Patients and Ethics Statement

The study was approved by the Institutional Review Board for Human Research (approval no. 8079) at Louisiana State University Health Science Center. All subjects provided written informed consent. A total of 53 HIV-positive patients receiving antiretroviral treatment (ART) in our HIV outpatient clinic were involved. There were 21 women and 32 men, with an average age of 49.8 years (range, 21–67 years). The average CD4⁺ T-cell count was 607 cells/mL (range, 31–1903 cells/mL), and the average HIV load was 6044 copies/mL (range, 24–67 082 copies/mL).

Preparation of Plasma and Saliva Specimens

Whole-blood specimens were collected in heparin-coated tubes, and plasma was isolated by centrifugation. KSHV infection status was determined by quantitative enzyme-linked immunosorbent assays (ELISAs) for identifying circulating immunoglobulin G (IgG) antibodies to KSHV proteins (LANA and K8.1) [23, 24]. To collect whole-saliva specimens, patients rinsed with mouthwash, and saliva specimens were collected in a wide-mouthed 50-mL Nalgene tube. Typical volumes ranged from 3 to 5 mL of mouthwash. The patients were asked not to eat or smoke before providing the samples. Saliva specimens from 19 dental patients who tested negative for HIV and KSHV infection were used as a comparison.

Cell Viability and Cell Cycle Analyses

Cell viability was measured using WST-1 assays (Roche) according to the manufacturer’s instructions. Cell pellets were fixed in 70% ethanol, incubated at 4°C overnight, resuspended in 0.5 mL of 0.05 mg/mL proprium iodide plus 0.2 mg/mL RNase A, and incubated at 37°C for 30 minutes. The cell cycle distribution was analyzed on a FACS Calibur 4-color flow cytometer (BD Bioscience).

Biochemical Assays

Intracellular ROS levels were measured using the ROS dye c-H2DCFDA (Invitrogen) as described previously [21]. Total levels of ROS and reactive nitrogen species (RNS) in saliva samples were determined using the OxiSelect In Vitro ROS/RNS assay kit (Cell Biolabs) according to the manufacturer’s instructions. The total concentrations of lipoteichoic acid and uric acid and the peroxidase activity in saliva specimens were quantified using a lipoteichoic acid ELISA kit (Novatein Bioscience), a uric acid assay kit, and a peroxidase activity assay kit (Sigma), respectively. The chemiluminescence-based NADPH oxidase activity assays were performed as described previously [21].

Given information:
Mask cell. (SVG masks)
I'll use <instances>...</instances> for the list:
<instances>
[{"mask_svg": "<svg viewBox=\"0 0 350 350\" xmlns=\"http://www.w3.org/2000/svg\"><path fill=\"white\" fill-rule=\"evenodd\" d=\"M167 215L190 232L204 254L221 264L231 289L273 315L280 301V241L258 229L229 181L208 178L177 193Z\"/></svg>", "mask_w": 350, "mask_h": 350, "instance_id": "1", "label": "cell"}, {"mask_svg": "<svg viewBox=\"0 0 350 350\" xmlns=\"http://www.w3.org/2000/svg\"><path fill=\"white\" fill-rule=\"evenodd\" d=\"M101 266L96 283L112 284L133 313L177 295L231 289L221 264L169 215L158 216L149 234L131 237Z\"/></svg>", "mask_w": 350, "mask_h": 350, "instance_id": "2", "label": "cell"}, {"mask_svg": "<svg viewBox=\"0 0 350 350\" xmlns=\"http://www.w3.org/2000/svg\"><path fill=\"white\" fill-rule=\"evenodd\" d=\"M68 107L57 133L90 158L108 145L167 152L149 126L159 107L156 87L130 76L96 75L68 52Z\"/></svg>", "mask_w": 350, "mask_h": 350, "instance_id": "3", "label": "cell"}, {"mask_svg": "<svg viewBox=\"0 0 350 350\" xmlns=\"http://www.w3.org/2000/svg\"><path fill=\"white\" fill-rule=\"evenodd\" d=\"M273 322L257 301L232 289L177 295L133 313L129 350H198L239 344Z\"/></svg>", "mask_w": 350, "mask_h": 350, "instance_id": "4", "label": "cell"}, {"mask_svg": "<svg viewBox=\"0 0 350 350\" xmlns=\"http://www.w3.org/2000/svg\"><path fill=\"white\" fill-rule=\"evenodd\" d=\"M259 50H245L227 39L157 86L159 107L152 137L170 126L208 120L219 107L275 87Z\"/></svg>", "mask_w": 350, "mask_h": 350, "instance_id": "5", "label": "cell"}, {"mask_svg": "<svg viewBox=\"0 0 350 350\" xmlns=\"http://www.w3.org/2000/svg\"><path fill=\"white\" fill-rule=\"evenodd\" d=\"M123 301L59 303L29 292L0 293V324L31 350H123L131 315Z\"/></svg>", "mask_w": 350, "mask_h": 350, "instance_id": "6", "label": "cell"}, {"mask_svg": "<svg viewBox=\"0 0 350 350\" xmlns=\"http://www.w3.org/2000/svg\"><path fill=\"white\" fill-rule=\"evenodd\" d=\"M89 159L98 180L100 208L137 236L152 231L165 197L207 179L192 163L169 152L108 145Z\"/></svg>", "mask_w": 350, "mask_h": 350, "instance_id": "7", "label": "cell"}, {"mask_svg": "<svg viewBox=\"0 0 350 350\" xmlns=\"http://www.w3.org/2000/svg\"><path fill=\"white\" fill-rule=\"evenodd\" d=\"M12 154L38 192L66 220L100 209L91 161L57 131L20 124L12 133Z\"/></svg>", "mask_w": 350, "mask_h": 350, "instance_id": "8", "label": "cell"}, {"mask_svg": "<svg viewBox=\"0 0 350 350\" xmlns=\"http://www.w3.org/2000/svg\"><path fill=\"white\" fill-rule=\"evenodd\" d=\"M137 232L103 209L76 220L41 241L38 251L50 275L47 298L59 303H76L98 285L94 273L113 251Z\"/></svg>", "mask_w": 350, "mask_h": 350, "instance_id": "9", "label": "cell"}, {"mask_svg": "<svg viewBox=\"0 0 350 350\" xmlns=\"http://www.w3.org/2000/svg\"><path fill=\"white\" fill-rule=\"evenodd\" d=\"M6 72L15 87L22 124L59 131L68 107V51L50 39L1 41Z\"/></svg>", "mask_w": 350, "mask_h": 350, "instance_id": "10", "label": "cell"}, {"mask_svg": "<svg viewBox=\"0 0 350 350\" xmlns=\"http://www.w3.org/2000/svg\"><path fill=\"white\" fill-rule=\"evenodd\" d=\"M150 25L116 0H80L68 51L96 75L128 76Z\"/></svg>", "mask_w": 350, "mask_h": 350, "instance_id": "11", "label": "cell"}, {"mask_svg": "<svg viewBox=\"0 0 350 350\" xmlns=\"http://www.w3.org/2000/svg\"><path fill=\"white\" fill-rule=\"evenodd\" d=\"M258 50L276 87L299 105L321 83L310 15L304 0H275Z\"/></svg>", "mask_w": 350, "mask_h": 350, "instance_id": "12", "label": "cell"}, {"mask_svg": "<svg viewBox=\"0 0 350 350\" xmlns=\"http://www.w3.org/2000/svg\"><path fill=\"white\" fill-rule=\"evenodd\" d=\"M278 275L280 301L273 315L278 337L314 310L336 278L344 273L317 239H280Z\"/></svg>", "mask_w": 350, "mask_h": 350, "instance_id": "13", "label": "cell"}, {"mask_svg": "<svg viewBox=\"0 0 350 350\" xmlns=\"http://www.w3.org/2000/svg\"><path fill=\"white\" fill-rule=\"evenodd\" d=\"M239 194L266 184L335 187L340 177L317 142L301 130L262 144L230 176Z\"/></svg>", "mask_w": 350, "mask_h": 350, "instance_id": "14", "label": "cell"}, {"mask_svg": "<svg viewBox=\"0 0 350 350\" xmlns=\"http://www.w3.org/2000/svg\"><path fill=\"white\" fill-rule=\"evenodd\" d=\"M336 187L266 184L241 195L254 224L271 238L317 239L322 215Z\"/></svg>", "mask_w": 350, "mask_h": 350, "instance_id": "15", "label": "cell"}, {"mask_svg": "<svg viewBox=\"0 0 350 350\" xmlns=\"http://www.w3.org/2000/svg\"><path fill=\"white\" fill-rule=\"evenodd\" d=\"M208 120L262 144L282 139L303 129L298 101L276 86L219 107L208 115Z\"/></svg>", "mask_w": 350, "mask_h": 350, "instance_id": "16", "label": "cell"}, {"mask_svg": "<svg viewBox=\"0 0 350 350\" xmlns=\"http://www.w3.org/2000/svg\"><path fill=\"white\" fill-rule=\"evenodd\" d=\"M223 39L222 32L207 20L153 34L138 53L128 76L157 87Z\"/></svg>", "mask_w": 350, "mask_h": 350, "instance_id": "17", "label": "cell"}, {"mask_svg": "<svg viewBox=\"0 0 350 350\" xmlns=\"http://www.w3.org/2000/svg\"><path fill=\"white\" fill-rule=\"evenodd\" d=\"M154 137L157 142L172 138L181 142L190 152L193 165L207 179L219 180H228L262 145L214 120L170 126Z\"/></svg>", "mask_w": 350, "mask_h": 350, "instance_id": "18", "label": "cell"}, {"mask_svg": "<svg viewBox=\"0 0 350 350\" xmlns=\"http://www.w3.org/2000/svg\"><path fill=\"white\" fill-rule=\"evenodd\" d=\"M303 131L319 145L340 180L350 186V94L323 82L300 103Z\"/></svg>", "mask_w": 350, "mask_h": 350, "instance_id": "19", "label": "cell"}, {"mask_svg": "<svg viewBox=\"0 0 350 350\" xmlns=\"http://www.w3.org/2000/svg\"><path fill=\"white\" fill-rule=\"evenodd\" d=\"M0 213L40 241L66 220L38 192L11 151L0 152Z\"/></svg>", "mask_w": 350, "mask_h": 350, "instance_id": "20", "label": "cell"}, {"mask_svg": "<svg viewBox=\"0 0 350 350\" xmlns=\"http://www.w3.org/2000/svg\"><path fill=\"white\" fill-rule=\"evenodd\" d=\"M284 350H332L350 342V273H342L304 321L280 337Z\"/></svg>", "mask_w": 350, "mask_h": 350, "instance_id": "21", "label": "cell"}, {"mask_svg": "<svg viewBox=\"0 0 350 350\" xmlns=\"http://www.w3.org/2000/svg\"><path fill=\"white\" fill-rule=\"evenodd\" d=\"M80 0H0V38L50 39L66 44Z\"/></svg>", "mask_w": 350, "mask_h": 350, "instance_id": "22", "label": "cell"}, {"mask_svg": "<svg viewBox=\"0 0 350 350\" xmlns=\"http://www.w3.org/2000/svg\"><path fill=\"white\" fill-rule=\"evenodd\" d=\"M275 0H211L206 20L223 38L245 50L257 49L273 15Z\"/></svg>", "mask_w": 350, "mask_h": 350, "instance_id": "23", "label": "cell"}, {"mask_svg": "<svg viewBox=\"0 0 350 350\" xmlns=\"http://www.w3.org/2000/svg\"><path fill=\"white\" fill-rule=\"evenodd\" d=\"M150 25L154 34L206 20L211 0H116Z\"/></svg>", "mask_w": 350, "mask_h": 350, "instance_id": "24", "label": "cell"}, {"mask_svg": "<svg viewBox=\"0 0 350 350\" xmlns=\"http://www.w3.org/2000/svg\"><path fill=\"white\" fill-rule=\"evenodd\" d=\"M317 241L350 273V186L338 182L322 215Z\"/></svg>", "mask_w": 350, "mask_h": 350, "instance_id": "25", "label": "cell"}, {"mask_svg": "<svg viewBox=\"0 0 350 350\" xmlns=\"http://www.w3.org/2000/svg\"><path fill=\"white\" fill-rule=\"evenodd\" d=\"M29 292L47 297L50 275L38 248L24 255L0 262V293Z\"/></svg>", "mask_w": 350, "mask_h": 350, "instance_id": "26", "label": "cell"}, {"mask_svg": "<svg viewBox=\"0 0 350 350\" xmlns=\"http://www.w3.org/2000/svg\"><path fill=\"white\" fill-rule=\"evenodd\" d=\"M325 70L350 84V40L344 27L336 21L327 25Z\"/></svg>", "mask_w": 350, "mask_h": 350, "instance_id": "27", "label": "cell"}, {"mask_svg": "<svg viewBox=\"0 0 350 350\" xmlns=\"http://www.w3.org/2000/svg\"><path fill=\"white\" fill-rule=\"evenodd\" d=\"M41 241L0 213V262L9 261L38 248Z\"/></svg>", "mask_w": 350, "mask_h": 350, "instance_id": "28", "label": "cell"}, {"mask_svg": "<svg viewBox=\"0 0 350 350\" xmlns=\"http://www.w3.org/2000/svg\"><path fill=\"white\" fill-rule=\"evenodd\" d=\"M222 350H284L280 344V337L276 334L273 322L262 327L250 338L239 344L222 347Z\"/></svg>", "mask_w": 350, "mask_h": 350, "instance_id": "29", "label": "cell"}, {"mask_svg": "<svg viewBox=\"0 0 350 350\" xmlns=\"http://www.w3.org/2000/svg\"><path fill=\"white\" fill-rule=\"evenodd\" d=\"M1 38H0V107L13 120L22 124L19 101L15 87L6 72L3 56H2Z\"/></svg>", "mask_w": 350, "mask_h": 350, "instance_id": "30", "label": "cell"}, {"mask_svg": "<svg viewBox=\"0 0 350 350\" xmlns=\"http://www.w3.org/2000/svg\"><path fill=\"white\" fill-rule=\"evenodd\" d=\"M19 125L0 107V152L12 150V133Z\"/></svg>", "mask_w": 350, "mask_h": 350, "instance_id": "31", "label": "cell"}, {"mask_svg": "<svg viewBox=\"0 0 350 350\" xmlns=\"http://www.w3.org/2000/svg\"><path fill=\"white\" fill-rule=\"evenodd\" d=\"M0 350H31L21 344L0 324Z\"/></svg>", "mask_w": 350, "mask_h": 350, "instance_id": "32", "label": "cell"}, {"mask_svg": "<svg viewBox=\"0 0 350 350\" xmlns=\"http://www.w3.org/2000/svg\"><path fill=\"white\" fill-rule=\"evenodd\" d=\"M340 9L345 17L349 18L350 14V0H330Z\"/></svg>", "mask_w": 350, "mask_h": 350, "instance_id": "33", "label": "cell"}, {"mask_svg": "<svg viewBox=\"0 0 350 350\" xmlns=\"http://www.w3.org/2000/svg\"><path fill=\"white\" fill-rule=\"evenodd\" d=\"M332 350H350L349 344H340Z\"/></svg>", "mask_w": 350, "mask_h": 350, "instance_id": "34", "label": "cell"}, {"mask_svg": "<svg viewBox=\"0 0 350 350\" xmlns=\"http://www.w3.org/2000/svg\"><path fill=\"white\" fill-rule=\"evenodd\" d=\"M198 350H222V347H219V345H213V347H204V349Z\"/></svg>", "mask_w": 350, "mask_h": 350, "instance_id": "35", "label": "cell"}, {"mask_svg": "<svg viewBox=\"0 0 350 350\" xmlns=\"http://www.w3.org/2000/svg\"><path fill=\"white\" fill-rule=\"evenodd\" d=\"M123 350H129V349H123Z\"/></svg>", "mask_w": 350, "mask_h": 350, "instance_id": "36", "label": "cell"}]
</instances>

Instructions to follow: Extract the passage of the study methods text from "Intracellular ROS levels" to "performed as described previously [21].", word for word.

Your solution:
Intracellular ROS levels were measured using the ROS dye c-H2DCFDA (Invitrogen) as described previously [21]. Total levels of ROS and reactive nitrogen species (RNS) in saliva samples were determined using the OxiSelect In Vitro ROS/RNS assay kit (Cell Biolabs) according to the manufacturer’s instructions. The total concentrations of lipoteichoic acid and uric acid and the peroxidase activity in saliva specimens were quantified using a lipoteichoic acid ELISA kit (Novatein Bioscience), a uric acid assay kit, and a peroxidase activity assay kit (Sigma), respectively. The chemiluminescence-based NADPH oxidase activity assays were performed as described previously [21].